It will readily be seen by comparison with the sheriff's returns in the writ of replevin and the defendant's replevin bond and the final judgment of the circuit court that the values of each item of the property are identical. These were all of the definite values given to each item of the property and the same values to the same articles appear in the sheriff's returns in the writ of replevin, in the defendant's bond of replevin and in the judgment appealed from.

We are firmly of the opinion that the learned circuit judge was right in holding that there was no conflict in the evidence and granting a peremptory instruction.

G.L. Martin, of Prentiss, for appellant on Motions.

We exceedingly regret the necessity of bringing this very delicate matter to the attention of the court. This attorney who represented Mr. Roberts on his trial in the lower court was one of the writer's very best friends. We tried cases together and against each other and never was there a cross word between us. He was most respectful to the court and to his fellow attorneys, and when engaged in the trial of a case and at himself he was alert, aggressive and learned in the law. We feel — we, in fact, know — that had this attorney been at himself, every defense which Mr. Roberts had would have been set up for him and all these papers, denied admission in evidence on the motion for new trial, would have been introduced in evidence or he would have would have asked for time to get them.

We submit that it is our understanding that the term "due process of law" has now been extended to cover the matter of an attorney as to his ability, physical or otherwise, at the trial to properly present his defenses. We feel that under all the facts and circumstances, it would be fair and just to grant a new trial in this cause. We most respectfully pray the court to sustain the motion for new trial.
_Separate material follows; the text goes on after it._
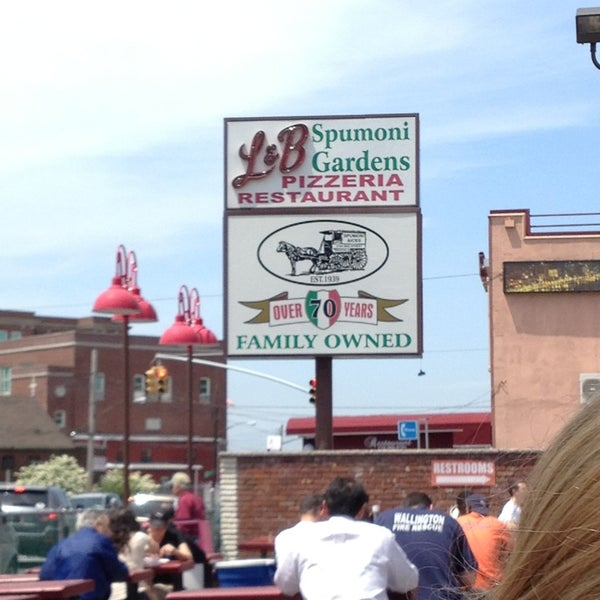 Photo taken at L&B Spumoni Gardens by Stacey on 5/16/2013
And if it be improper to make this motion as a separate motion, then may it please the court to consider this matter in connection with the suggestion of error.

We respectfully submit to the court that the judgment in replevin, as reformed and corrected, provides that the property, valuing each article, shall be surrendered or its value paid; that the property is undervalued in the returns of the sheriff, which values are the same as made in the affidavit for replevin; that the attorney for the plaintiff, whose duty, we submit, it was to prove the market value of the property, did not offer any proof on this and simply stood on the officer's returns; that the attorney for the defendant did not make any proof on the value of the property. So it is, as we view it, this property is undervalued. Mr. Roberts submits an affidavit herewith showing that he is unable to pay the value of this property; that it is a kind of property that is of no value at all to Mr. Roberts in parcels; that it is almost useless unless it all goes together; that he is unable to buy it or pay even its assessed value; that it is worth $800 to $900 and that a public sale of the property would be just and fair to all parties. If the Harvester Company wants the property, then it certainly cannot be harmed by paying for its value; if it does not want the property, then some other might buy it.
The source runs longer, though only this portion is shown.